PROVIDED PASSAGE
-- begin --
The sword without, and terror within, shall destroy both the young man and the virgin, the suckling also with the man of gray hairs.
Deuteronomy 32:25 Bible


The price of doing nothing exceeds the price of taking action, if we have to. We'll do everything we can to minimize the loss of life. The price of the attacks on America, the cost of the attacks on America on September the 11th were enormous. They were significant.
George Walker Bush [6 Mar 2003 nat'l press conference]


Is life so dear or peace so sweet as to be purchased at the price of chains and slavery?
Patrick Henry


How much is freedom worth? How valuable is liberty? How much does patriotism cost? What would you pay for your homeland? What price can be placed on your family? How costly are essential defenses? How expensive is blood? How valuable is life?
anonymous


The things that will destroy America are prosperity-at-any-price, peace-at-any-price, safety-first instead of duty-first, the love of soft living, and the get-rich-quick theory of life.
-- end --
DATASET CONTENT
-- begin --
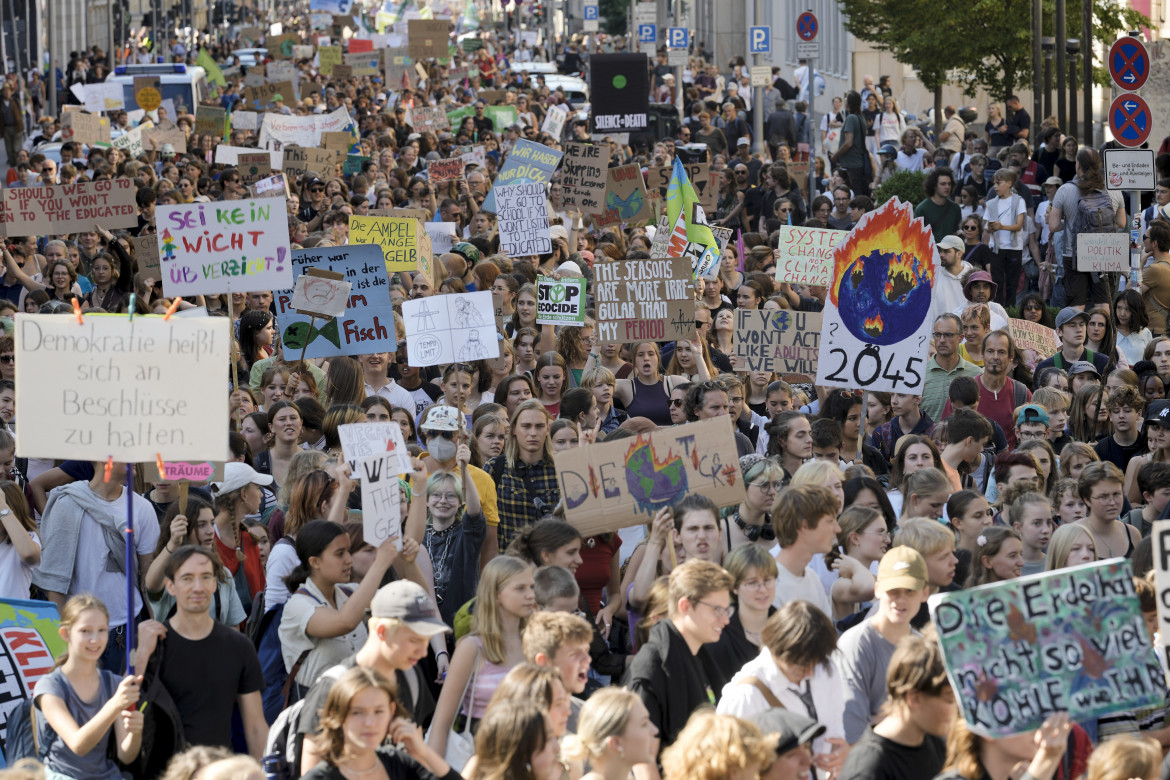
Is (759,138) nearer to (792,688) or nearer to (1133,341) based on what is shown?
(1133,341)

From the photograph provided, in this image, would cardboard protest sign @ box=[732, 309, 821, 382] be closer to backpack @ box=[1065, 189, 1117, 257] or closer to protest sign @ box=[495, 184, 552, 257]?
protest sign @ box=[495, 184, 552, 257]

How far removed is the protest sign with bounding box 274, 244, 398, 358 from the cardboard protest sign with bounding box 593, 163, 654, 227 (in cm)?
723

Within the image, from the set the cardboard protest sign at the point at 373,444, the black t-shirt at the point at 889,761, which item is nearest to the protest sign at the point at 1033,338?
the cardboard protest sign at the point at 373,444

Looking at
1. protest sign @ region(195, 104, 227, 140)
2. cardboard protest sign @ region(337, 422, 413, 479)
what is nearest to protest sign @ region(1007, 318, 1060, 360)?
cardboard protest sign @ region(337, 422, 413, 479)

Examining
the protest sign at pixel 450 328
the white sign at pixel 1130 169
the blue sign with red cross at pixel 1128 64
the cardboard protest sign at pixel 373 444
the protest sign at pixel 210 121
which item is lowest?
the cardboard protest sign at pixel 373 444

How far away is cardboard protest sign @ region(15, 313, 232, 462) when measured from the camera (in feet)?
19.7

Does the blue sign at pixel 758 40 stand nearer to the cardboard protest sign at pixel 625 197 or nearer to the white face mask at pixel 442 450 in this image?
the cardboard protest sign at pixel 625 197

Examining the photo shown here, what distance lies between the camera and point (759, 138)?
3016 cm

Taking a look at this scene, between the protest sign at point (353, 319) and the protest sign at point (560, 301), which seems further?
the protest sign at point (560, 301)

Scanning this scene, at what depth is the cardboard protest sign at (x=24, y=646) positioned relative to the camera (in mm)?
6539

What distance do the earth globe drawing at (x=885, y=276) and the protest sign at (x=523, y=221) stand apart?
5.40m

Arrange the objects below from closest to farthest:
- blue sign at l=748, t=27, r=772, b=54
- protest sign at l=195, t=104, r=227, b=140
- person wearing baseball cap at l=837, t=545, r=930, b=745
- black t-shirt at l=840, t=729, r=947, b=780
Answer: black t-shirt at l=840, t=729, r=947, b=780
person wearing baseball cap at l=837, t=545, r=930, b=745
protest sign at l=195, t=104, r=227, b=140
blue sign at l=748, t=27, r=772, b=54

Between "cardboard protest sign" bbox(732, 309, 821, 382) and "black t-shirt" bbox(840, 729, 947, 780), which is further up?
"cardboard protest sign" bbox(732, 309, 821, 382)

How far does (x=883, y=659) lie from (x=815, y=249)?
841 cm
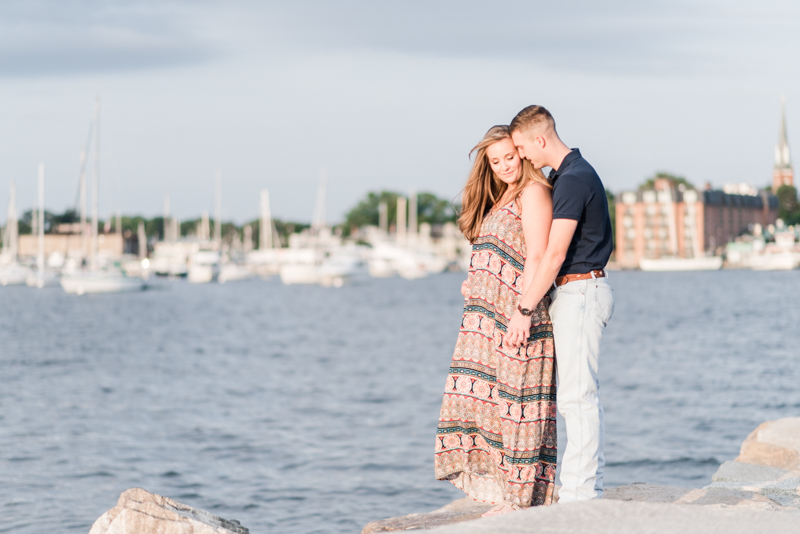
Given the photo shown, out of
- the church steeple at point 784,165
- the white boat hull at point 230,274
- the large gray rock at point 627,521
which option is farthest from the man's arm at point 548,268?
the church steeple at point 784,165

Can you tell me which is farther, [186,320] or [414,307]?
[414,307]

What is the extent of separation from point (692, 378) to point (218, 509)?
13.7 meters

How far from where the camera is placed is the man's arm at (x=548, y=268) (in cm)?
441

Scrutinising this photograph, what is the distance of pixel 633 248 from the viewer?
151125 mm

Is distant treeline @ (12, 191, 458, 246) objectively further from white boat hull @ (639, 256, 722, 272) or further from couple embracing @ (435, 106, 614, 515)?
couple embracing @ (435, 106, 614, 515)

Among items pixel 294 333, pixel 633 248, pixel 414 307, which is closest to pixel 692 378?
pixel 294 333

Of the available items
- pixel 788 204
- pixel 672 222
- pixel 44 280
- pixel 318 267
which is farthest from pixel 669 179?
pixel 44 280

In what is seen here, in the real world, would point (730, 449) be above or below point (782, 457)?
below

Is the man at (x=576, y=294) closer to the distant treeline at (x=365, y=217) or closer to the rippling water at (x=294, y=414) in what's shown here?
the rippling water at (x=294, y=414)

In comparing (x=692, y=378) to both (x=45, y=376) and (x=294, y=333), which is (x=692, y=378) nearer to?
(x=45, y=376)

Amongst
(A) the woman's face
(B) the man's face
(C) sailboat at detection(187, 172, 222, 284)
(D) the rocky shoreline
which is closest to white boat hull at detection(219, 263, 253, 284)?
(C) sailboat at detection(187, 172, 222, 284)

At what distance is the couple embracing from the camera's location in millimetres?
4551

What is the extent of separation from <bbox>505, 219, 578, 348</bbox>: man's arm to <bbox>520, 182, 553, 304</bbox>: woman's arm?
59 millimetres

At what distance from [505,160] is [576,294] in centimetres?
79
-- end --
PROBLEMS TO SOLVE
#1 In the quotations about price, replace "chains" with "fetters" and write out the passage that begins at "George Walker Bush" and stops after "valuable is life?".
#2 Answer these from the quotations about price:
(a) Which Bible verse is given as the source of the first quotation?
(b) What date is given for the national press conference?
(c) Who is named as the source of the line asking whether life is so dear or peace so sweet?
#3 Write what follows the last line of the collection of quotations about price and cost.

ANSWERS TO THE EXERCISE
#1
George Walker Bush [6 Mar 2003 nat'l press conference]


Is life so dear or peace so sweet as to be purchased at the price of fetters and slavery?
Patrick Henry


How much is freedom worth? How valuable is liberty? How much does patriotism cost? What would you pay for your homeland? What price can be placed on your family? How costly are essential defenses? How expensive is blood? How valuable is life?

#2
(a) Deuteronomy 32:25
(b) 6 Mar 2003
(c) Patrick Henry

#3
Theodore Roosevelt


Millions for defense, but not one cent for tribute.
Robert Goodloe Harper [Congressional dinner toast for John Marshall (18 June 1798); often attributed to Charles C. Pinckney, who purportedly said "Not a penny! Not a penny!" or possibly "No, no, not a six-pence." during the 1797 XYZ Affair.]


Those who set out to serve both God and Mammon soon discover that there isn't a God.
Logan Pearsall Smith


Cash-payment never was, or could except for a few years be, the union-bond of man to man. Cash never yet paid one man fully his deserts to another; nor could it, nor can it, now or henceforth to the end of the world.
Thomas Carlyle


Dollars! All their cares, hopes, joys, affections, virtues, and associations seemed to be melted down into dollars. Whatever the chance contributions that fell into the slow cauldron of their talk, they made the gruel thick and slab with dollars. Men were weighed by their dollars, measures were gauged by their dollars; life was auctioneered, appraised, put up, and knocked down for its dollars. The next respectable thing to dollars was any venture having their attainment for its end. The more of that worthless ballast, honour and fair-dealing, which any man cast overboard from the ship of his Good Nature and Good Intent, the more ample stowage-room he had for dollars. Make commerce one huge lie and mighty theft. Deface the banner of the nation for an idle rag; pollute it star by star; and cut out stripe by stripe as from the arm of a degraded soldier. Do anything for dollars! What is a flag to them!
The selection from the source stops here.